EXERCISE REQUIREMENTS >> From the line containing "As captured in" down to the last line of the records below, copy every line exactly. Leave out everything before it.

═══ EXERCISE INPUTS

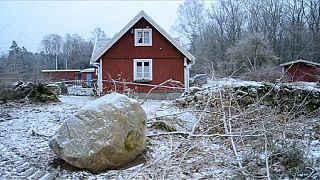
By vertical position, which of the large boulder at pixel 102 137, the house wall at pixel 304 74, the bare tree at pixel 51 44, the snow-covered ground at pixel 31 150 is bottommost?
the snow-covered ground at pixel 31 150

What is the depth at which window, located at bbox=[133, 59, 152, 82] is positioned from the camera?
17875 mm

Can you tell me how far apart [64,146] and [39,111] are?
5.80m

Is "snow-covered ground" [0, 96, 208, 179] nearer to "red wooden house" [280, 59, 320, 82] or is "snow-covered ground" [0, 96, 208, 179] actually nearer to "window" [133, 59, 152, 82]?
"red wooden house" [280, 59, 320, 82]

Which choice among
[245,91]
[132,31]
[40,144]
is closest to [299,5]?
[132,31]

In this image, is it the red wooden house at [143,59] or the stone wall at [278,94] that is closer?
the stone wall at [278,94]

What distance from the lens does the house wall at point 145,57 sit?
17750 mm

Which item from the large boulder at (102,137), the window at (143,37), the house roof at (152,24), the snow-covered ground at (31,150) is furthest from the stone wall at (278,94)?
the window at (143,37)

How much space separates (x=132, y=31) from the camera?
58.4 feet

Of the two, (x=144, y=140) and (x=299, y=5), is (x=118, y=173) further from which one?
(x=299, y=5)

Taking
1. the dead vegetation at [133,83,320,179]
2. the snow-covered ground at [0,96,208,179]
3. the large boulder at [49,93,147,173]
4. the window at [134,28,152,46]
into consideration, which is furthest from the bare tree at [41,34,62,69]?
the dead vegetation at [133,83,320,179]

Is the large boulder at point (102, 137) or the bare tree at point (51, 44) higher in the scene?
the bare tree at point (51, 44)

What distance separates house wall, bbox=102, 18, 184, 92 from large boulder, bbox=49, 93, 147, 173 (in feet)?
40.6

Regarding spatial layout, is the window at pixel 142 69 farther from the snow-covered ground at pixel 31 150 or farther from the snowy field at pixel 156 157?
the snowy field at pixel 156 157

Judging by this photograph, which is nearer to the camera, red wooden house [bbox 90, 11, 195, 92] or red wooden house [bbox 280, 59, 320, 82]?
red wooden house [bbox 280, 59, 320, 82]
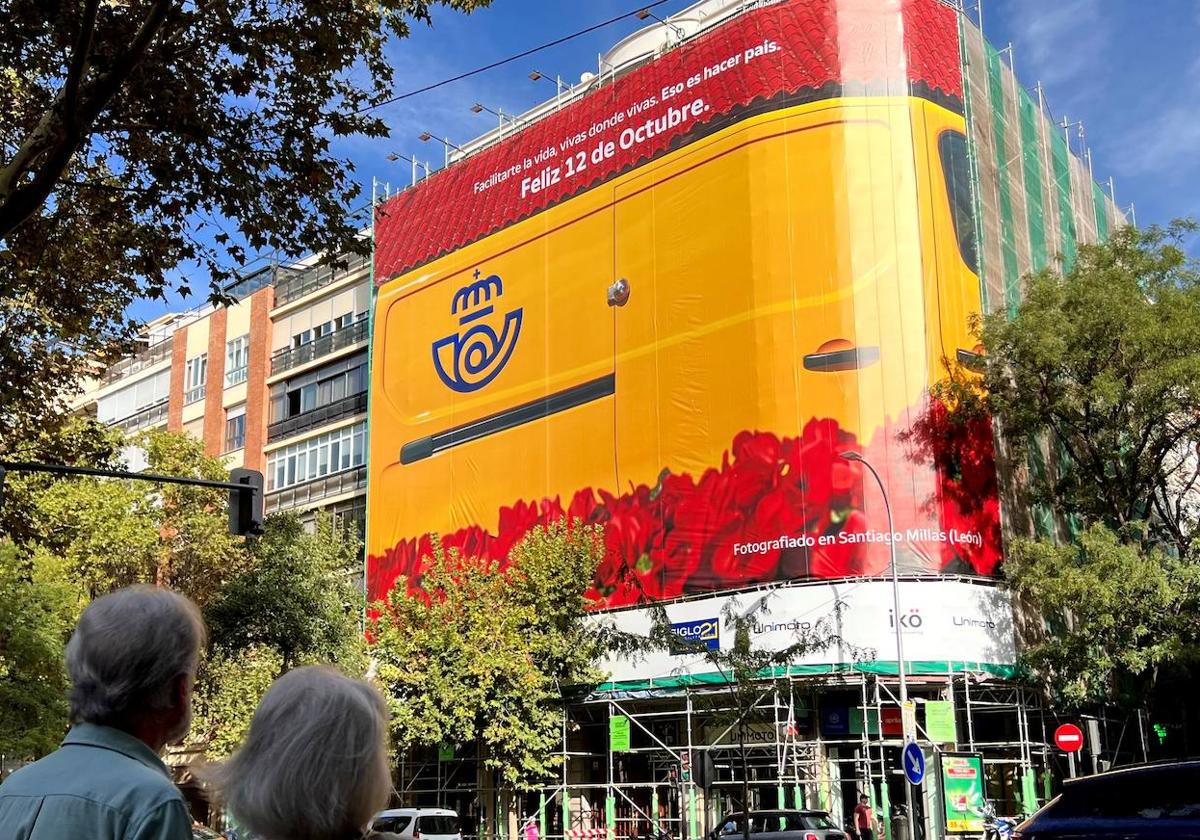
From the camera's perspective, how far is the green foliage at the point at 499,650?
31.5m

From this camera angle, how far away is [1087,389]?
29.8m

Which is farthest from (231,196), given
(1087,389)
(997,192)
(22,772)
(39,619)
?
(997,192)

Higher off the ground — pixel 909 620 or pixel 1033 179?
pixel 1033 179

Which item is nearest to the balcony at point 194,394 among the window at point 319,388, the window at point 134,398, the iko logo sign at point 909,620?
the window at point 134,398

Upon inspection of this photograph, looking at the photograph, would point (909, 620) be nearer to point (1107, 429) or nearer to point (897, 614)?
point (897, 614)

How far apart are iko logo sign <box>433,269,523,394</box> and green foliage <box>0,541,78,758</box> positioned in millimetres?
15234

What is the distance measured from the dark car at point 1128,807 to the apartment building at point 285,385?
3419 cm

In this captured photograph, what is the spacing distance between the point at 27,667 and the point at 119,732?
95.0 feet

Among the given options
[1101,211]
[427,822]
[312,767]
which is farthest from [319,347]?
[312,767]

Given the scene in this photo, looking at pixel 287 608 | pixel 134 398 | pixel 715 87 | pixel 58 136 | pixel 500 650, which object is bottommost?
pixel 500 650

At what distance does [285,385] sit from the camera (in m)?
50.8

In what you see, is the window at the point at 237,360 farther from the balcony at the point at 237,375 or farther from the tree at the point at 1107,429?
the tree at the point at 1107,429

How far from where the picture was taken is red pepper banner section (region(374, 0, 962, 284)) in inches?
1371

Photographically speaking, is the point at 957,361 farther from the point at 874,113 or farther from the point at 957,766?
the point at 957,766
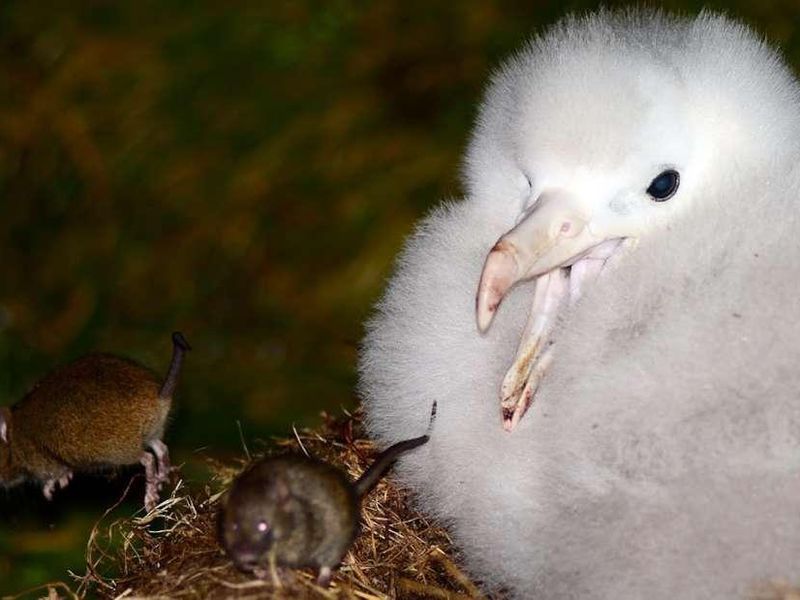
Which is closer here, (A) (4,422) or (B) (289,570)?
(B) (289,570)

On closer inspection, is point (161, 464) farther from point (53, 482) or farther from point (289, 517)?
point (289, 517)

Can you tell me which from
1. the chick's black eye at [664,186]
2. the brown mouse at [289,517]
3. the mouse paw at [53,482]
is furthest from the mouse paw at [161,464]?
the chick's black eye at [664,186]

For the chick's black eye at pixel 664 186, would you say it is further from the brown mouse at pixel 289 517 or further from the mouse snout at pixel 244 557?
the mouse snout at pixel 244 557

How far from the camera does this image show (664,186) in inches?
76.0

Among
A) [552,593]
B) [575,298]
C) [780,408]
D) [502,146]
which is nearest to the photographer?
[780,408]

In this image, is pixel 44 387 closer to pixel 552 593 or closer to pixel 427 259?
pixel 427 259

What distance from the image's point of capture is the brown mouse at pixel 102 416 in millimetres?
2301

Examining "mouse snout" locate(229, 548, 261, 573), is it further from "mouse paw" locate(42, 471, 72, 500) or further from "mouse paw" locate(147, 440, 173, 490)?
"mouse paw" locate(42, 471, 72, 500)

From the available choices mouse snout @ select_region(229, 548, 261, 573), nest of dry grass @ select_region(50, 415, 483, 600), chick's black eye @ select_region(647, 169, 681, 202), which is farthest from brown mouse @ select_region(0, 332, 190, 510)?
chick's black eye @ select_region(647, 169, 681, 202)

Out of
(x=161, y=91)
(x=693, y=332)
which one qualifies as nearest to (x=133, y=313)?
(x=161, y=91)

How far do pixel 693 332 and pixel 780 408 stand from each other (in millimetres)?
156

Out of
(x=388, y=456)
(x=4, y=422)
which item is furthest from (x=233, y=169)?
(x=388, y=456)

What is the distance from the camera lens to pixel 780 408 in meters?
1.57

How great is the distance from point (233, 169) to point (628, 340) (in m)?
2.38
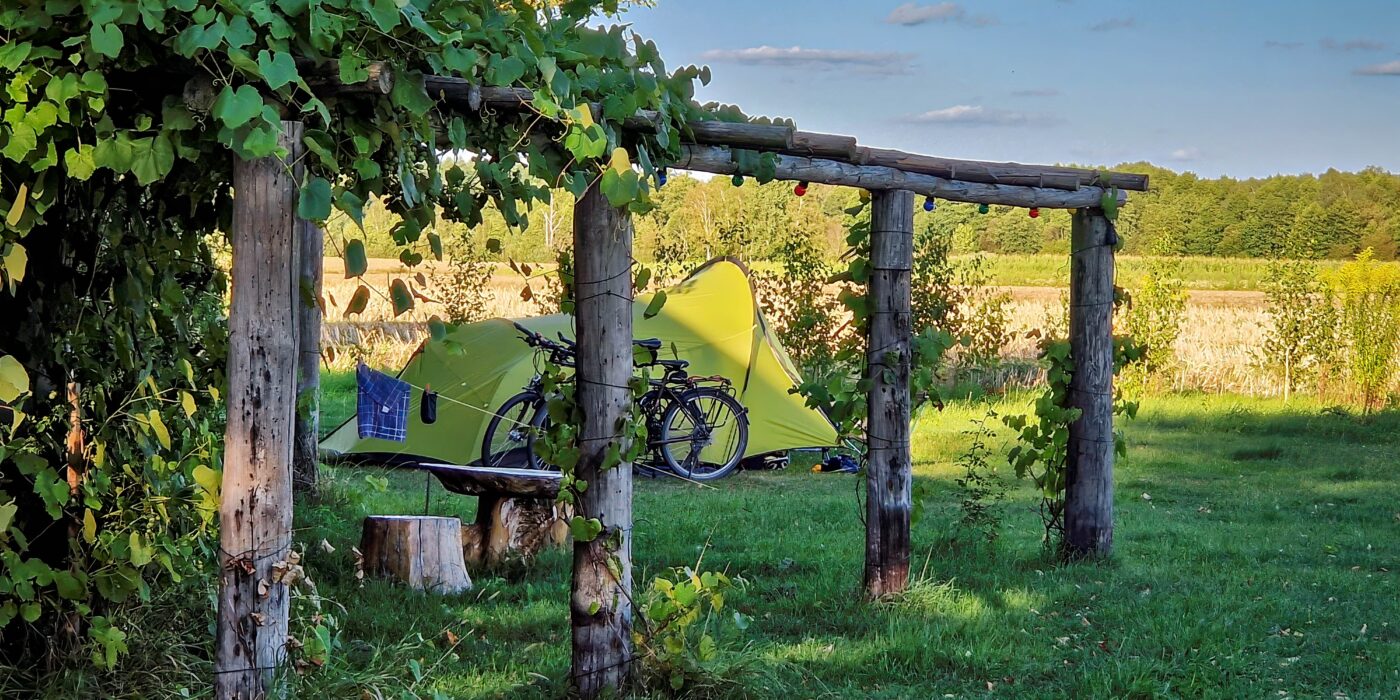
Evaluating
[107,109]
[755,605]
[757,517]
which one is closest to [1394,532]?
[757,517]

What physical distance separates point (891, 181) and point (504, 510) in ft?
8.72

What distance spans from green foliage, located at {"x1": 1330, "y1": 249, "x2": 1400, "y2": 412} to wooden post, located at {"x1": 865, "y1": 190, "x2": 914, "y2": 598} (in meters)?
8.98

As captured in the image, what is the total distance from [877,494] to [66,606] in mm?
3218

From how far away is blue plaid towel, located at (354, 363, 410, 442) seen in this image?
8.73 meters

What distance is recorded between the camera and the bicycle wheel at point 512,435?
9.52 metres

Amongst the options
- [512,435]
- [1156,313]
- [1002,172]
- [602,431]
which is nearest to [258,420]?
[602,431]

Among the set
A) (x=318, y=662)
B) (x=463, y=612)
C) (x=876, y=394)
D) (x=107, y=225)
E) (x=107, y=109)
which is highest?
(x=107, y=109)

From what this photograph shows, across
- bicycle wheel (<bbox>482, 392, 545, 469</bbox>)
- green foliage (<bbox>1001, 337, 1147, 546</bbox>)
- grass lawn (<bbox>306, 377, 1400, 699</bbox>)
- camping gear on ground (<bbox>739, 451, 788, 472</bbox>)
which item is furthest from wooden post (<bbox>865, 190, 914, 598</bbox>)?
camping gear on ground (<bbox>739, 451, 788, 472</bbox>)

══════

FULL ANSWER >>
As captured in the image, what is the total distance from [877,494] to [66,606] in mm?
3218

From how far away is blue plaid towel, located at (354, 363, 410, 442) seen in this image?
8.73 meters

What distance is recorded between the camera and the bicycle wheel at point 512,435?
9.52 metres

Amongst the options
- [512,435]
- [1156,313]
- [1002,172]
- [602,431]
which is nearest to [258,420]?
[602,431]

Among the set
A) (x=318, y=662)
B) (x=463, y=612)
C) (x=876, y=394)
D) (x=107, y=225)
E) (x=107, y=109)
which is highest?
(x=107, y=109)

From what this photograph shows, across
- bicycle wheel (<bbox>482, 392, 545, 469</bbox>)
- green foliage (<bbox>1001, 337, 1147, 546</bbox>)
- grass lawn (<bbox>306, 377, 1400, 699</bbox>)
- camping gear on ground (<bbox>739, 451, 788, 472</bbox>)
which item is furthest from wooden post (<bbox>865, 190, 914, 598</bbox>)?
camping gear on ground (<bbox>739, 451, 788, 472</bbox>)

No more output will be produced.